Dan maak je nog een fout, 

Je LED parren moeten vaste spanning hebben.
(met dmx stuur je ze aan)

En je effecten (Derby e.d.)moet je kunnen schakelen, (neem ik aan)
en daar zou je dus zoals eerder genoemd een dmx SWITCH voor kunnen plaatsen. (of koop je hier een dmx derby voor???)

die heeft ook vaste spanning nodig, maar de uitgangen zijn dan via dmx _in/uit_ te schakelen.
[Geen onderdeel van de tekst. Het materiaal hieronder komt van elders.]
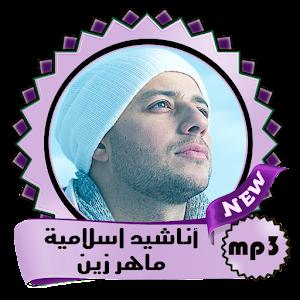 تحميل اناشيد اسلامية mp3 مجانا برابط واحد 2019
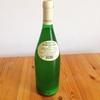 フェーダーヴァイサー|ドイツで秋にしか飲めない期間限定ワイン(甘くて美味しいよ!)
Meest makkelijke toepassing (lijkt mij :Smile: 
DMX switch 
4 led parren
1x strobo
1x Derby 
in je "truss"

je derby + strobo sluit je aan op je switch.
Je legt een 230V kabel met blokje de truss in. hier gaan je led parren op, + je switchpack (je derby en je strobo krijgen immers 230V via je switchpack.

----------


## dj_rob

Misschien begrijp je het verkeerd vanwege dat draadje van t paneel naar die stekkerdoos. Dat is gewoon de voeding van dat mengpaneel.
Op die laatste tekening wil ik gewoon alleen maar dmx gestuurde lampen en effecten gebruiken. Ik sluit ze allemaal gewoon aan op 230V en stuur ze aan via dmx. Dan klopt het tog?

----------


## moderator

Jups, klopt.
Vraag is alleen of je uitkomt met het aantal dmx kanelen. Die scene setter tafels hebben 24 kanalen, gaat lukken wanneer je de LED parren allemaal hetzelfde startadres geeft.
Aanschaftip: g-haken, je zal de eerste niet zjin die nadenkt over z'n aankopen en dan door pure tijdnood staat te pielen met tyraps en andere onhandige/onwenselijke oplossingen.

----------


## dj_rob

Ja welk paneel moet moet ik nog een andere keer verzinnen, het gaat nu ff over welke onderdelen ik moet hebben. 
En wat je zei over die haken, heb ik al lang  :Stick Out Tongue:  Ik heb 2.5 meter truss waar vroeger die andere lampen aan hingen (die ik nu waarschijnlijk ga verkopen). Die led pars zijn niet zo heel zwaar dus die moeten wel lukken aan m'n oude haken. Strobe ook wel. Iemand een idee hoe zwaar die derby-dingen en scanners wegen?

----------


## ralph

Kom op he, geen weegschaal in huis?
Dingen vragen die je niet weet of niet kan weten....kan allemaal, maar naar de bekende weg vragen is niet zoals het werkt.

----------


## dj_rob

Ok Ok, ik heb gezocht. Showtec fascinator 6kg en scanners al snel 12kg, dus daar heb ik denk ik wel een andere haak voor nodig.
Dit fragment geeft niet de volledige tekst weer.